Récemment acquis par le Musée, le dessin d’un « Roi d’Or » issu du jeu de cartes ganjifa moghol, constitue le plus ancien témoignage connu de cartes à jouer dans le sous-continent indien. Il appartenait autrefois à un muraqqa, un album réunissant miniatures et calligraphies prisées des collectionneurs dans le monde islamique. L’œuvre est attribuée à un peintre de l’École d’Ahmadnagar, dans le royaume musulman du Deccan nord-occidental (1490-1636), en Inde, et datée de la fin du XVIᵉsiècle.
Dès 2010, le spécialiste Jeff Hopewell a reconnu dans cette image une carte à jouer. L’un des indices les plus décisifs est l’arc brisé ornant sa partie supérieure : un motif quasi exclusif aux cartes ganjifa, absent de la peinture de miniatures classique. Le goût marqué des maîtres d’Ahmadnagar pour ce jeu était partagé par de nombreuses cours indiennes, mais c’est dans ce sultanat que furent rédigées les plus anciennes règles connues, à la fin du XVIᵉ ou au début du XVIIᵉsiècle.
Un jeu ganjifa comprenait huit séries de douze cartes - deux fois plus que les jeux cousins européens - composées d’un roi, d’un ministre et de dix cartes numérales. Ces séries évoquaient les différents services de la cour : Trésor, ateliers monétaires d’or et d’argent(également associés au soleil et à la lune), armurerie, harem, serviteurs, administration et entrepôts de marchandises.

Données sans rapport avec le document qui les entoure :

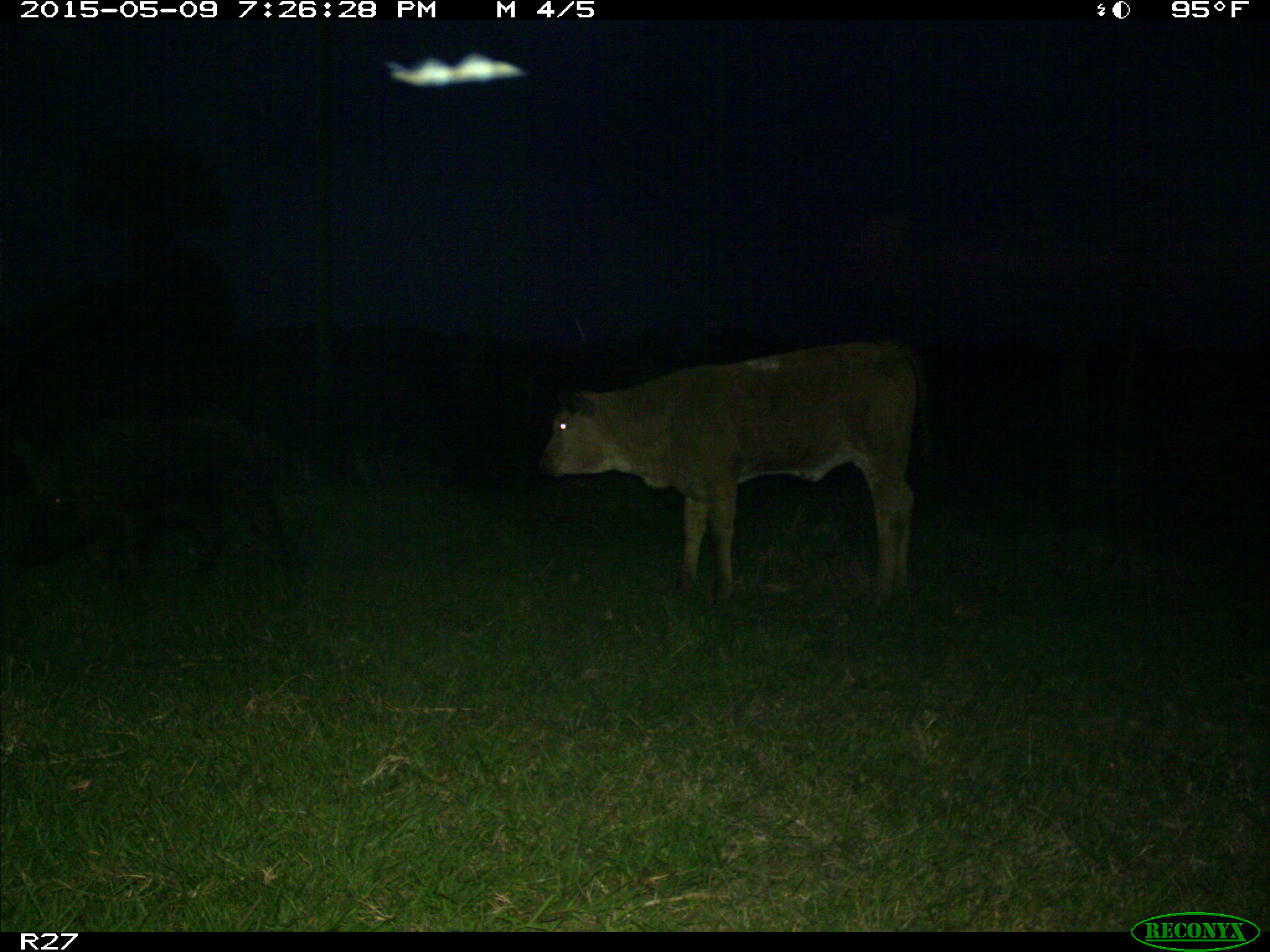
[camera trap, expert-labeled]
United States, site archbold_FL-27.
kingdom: Animalia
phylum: Chordata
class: Mammalia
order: Artiodactyla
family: Bovidae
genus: Bos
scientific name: Bos taurus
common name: domestic cow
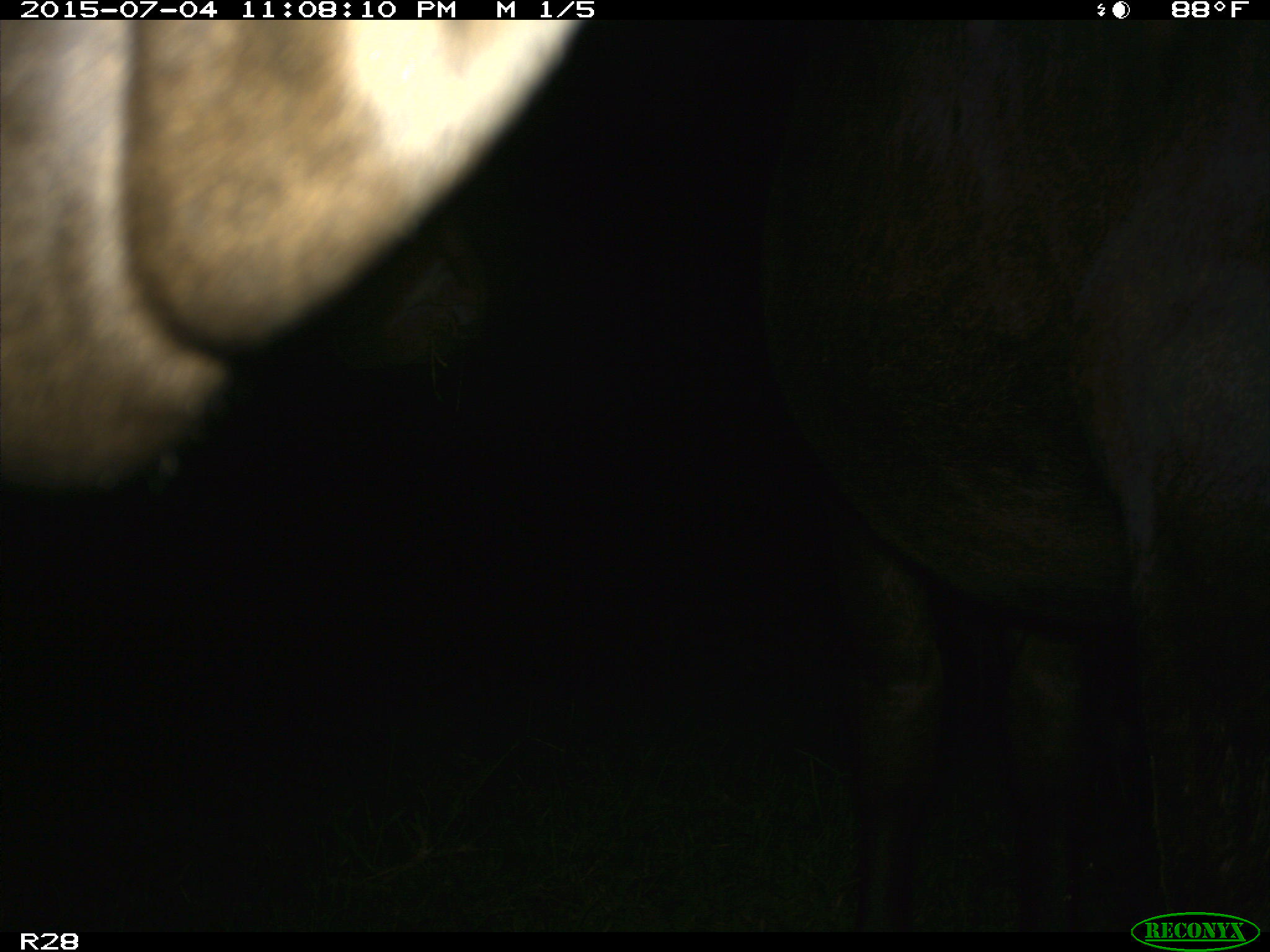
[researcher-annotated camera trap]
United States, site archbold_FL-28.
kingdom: Animalia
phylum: Chordata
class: Mammalia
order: Artiodactyla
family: Bovidae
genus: Bos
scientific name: Bos taurus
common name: domestic cow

Le « Roi d’Or» se distingue par son trône et par le disque rayonnant au-dessus de sa main gauche. Certains y voient Alexandre le Grand consultant l’avenir dans un miroir magique, motif fréquent dans les versions persanes du Roman d’Alexandre, notamment dans le Châhnâmeh de Ferdowsi, où le miroir est décrit comme brillant comme l’astre solaire. Au pied du roi, plusieurs personnages semblent jouer non pas aux dés, mais il pourrait s’agir de cauris ou de noix de vibhitaka, coquillages et fruits utilisés dès les périodes les plus anciennes comme instruments de tirage aussi bien de la noblesse que des classes populaires.
Ce dessin offre ainsi un témoignage exceptionnel sur les pratiques ludiques des cours indiennes, sur les récits qui y circulaient et sur la richesse des échanges culturels entre mondes indien, persan et européen.